++++ EXTRACT TO READ
Gay Marriage & Republicanism
Jonathan Rowe on May 16th 2008
One of the talking points of the wingnuts is America is a republic not a democracy. Although a few folks I respect have said such (notably Walter Williams), most folks who parrot this line don’t know what they are talking about. America is and was founded to be a democracy, a liberal democracy in fact. “Democracy” simply means “voting” — if there are legitimate elections, then there is “democracy.” (If the elections are a sham, then it’s a “banana republic” so to speak.) America’s Constitution provides for elections, ergo America is a democracy. The term small l “liberal” simply means there are individual rights that majorities cannot abridge. So that’s liberal democracy in a nutshell. Elections by the majority with individual rights that the majority cannot abridge.
Francis Fukuyama said something along the lines of we are all “liberal democrats” now. Meaning Democrats, Republicans, Libertarians, almost all third parties (except those who want communism or theocracy) are “liberal democrats” (again, small l, small d), even Pat Robertson is a liberal democrat!
That said, the word “democracy” breaks down further. You could think of “democracy” as a genus with different species. One species of “democracy” is republicanism. Another species is direct democracy. The Framers of America’s Constitution had strong distaste for the kind of “direct democracy” which they, correctly in my opinion, associated with mob rule. A majoritarian mob could vote away the rights (or the property!) of the minority. As such, America’s Founders put many republican checks on majoritarianism and tended to call such a system “republicanism.” That’s the kernel of truth in the otherwise mindless mantra, the United States is a republic, not a democracy.
++++++++
### GIVEN REQUEST 1
Write out everything in the post on democracy and republicanism from "That said, the" down to "republic, not a democracy.".
++++ DATASET
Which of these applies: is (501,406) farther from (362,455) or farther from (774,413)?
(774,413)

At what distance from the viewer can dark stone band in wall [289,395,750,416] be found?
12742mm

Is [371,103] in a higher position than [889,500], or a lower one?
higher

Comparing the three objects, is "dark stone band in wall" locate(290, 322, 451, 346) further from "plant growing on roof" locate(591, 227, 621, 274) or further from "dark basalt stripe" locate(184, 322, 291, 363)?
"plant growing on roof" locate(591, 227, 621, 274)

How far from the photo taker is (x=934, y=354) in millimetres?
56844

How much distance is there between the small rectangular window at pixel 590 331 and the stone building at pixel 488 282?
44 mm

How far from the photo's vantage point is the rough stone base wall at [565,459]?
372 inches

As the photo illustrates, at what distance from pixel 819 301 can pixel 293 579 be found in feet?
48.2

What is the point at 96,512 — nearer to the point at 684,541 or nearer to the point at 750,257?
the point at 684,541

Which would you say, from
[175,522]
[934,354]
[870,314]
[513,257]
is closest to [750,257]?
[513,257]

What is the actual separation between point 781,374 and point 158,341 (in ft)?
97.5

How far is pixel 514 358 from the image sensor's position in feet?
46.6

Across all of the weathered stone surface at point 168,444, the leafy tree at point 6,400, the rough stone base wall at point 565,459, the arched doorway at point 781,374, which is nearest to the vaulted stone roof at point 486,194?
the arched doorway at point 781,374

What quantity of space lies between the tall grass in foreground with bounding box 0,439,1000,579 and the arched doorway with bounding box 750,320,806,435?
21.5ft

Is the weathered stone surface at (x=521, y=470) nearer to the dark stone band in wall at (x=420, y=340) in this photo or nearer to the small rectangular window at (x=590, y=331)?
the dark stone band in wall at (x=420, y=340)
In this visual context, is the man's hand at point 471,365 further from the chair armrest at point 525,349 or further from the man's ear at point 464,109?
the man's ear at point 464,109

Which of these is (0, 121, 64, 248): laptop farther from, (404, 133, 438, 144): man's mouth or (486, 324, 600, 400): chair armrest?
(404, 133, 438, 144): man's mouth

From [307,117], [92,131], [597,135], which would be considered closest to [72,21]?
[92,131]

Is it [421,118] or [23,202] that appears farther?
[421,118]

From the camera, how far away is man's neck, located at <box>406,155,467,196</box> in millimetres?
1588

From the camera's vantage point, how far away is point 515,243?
++++++++
### GIVEN REQUEST 2
Reproduce everything in the records from the line containing "Is it [421,118]" down to the end of the records, requests included. In the answers only, multiply every number (coordinates and distances) by 1.05 and round to whole numbers, with halves rounded up.

### EXERCISE SOLUTION 1
That said, the word “democracy” breaks down further. You could think of “democracy” as a genus with different species. One species of “democracy” is republicanism. Another species is direct democracy. The Framers of America’s Constitution had strong distaste for the kind of “direct democracy” which they, correctly in my opinion, associated with mob rule. A majoritarian mob could vote away the rights (or the property!) of the minority. As such, America’s Founders put many republican checks on majoritarianism and tended to call such a system “republicanism.” That’s the kernel of truth in the otherwise mindless mantra, the United States is a republic, not a democracy.

### EXERCISE SOLUTION 2
Is it [421,118] or [23,202] that appears farther?
[442,124]

From the camera, how far away is man's neck, located at <box>406,155,467,196</box> in millimetres?
1667

From the camera's vantage point, how far away is point 515,243?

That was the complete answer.